→ **Text segment**
* * * *
The junction of four trails.

Soon we were at the junction again. It's marked with signs, a trash can, and a small enclosure sheltering a log bench. The trails are nearly a perfect X, and I could see the car a hundred feet away. He stopped at the crossroads and chose again, and we headed toward the lake and Georgia Street. This was a longer and more challenging trail than I would liked, but it was clear that he wanted it, so we crossed the road but not the footbridge. We stopped for two swans standing sullenly on the shore waiting for suckers with breadcrumbs. He's never seen swans, but he likes geese. I explained that swans were geese on steroids, not only armed and dangerous but with bad attitudes. He sat expectantly and watched them for a few minutes. They glanced warily at us, but an elderly couple happened along and offered them food, so they lost interest.

We moved on along the shore and, as I figured out how to negotiate an approaching barrier, some construction fence that blocked the trail, he spotted the first squirrel and was off like a shot. Chasing squirrels is one minor indulgence I allow him. I know he can't catch them, unless, like a hapless one we met on Boise River, they make the mistake of running up a tree only three feet high. And I know he won't hurt them, because the one he "caught" he merely sniffed enthusiastically while it hugged the tree and made desperate offers to whatever god squirrels invoke. So unless there are children who might get trampled or streets that might suddenly produce cars, I let him exercise the squirrels.
* * * *
Data listing

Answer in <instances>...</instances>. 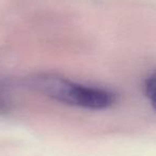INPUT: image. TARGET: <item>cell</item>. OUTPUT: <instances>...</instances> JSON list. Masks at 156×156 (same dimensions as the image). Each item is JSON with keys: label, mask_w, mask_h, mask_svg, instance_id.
<instances>
[{"label": "cell", "mask_w": 156, "mask_h": 156, "mask_svg": "<svg viewBox=\"0 0 156 156\" xmlns=\"http://www.w3.org/2000/svg\"><path fill=\"white\" fill-rule=\"evenodd\" d=\"M29 87L56 102L88 110H104L117 101L115 94L104 88L74 83L49 74L30 78Z\"/></svg>", "instance_id": "obj_1"}, {"label": "cell", "mask_w": 156, "mask_h": 156, "mask_svg": "<svg viewBox=\"0 0 156 156\" xmlns=\"http://www.w3.org/2000/svg\"><path fill=\"white\" fill-rule=\"evenodd\" d=\"M9 107V100L7 98V95L5 94L3 90L0 88V112L5 111Z\"/></svg>", "instance_id": "obj_3"}, {"label": "cell", "mask_w": 156, "mask_h": 156, "mask_svg": "<svg viewBox=\"0 0 156 156\" xmlns=\"http://www.w3.org/2000/svg\"><path fill=\"white\" fill-rule=\"evenodd\" d=\"M145 94L156 110V73L152 74L145 83Z\"/></svg>", "instance_id": "obj_2"}]
</instances>
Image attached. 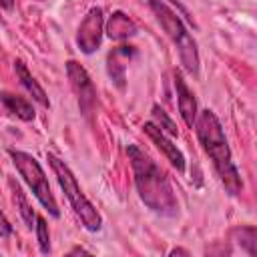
* * * *
→ **Requirement**
Can you reproduce the entire passage about the junction of four trails, word for word?

→ **Correct result**
The junction of four trails.

Soon we were at the junction again. It's marked with signs, a trash can, and a small enclosure sheltering a log bench. The trails are nearly a perfect X, and I could see the car a hundred feet away. He stopped at the crossroads and chose again, and we headed toward the lake and Georgia Street. This was a longer and more challenging trail than I would liked, but it was clear that he wanted it, so we crossed the road but not the footbridge. We stopped for two swans standing sullenly on the shore waiting for suckers with breadcrumbs. He's never seen swans, but he likes geese. I explained that swans were geese on steroids, not only armed and dangerous but with bad attitudes. He sat expectantly and watched them for a few minutes. They glanced warily at us, but an elderly couple happened along and offered them food, so they lost interest.

We moved on along the shore and, as I figured out how to negotiate an approaching barrier, some construction fence that blocked the trail, he spotted the first squirrel and was off like a shot. Chasing squirrels is one minor indulgence I allow him. I know he can't catch them, unless, like a hapless one we met on Boise River, they make the mistake of running up a tree only three feet high. And I know he won't hurt them, because the one he "caught" he merely sniffed enthusiastically while it hugged the tree and made desperate offers to whatever god squirrels invoke. So unless there are children who might get trampled or streets that might suddenly produce cars, I let him exercise the squirrels.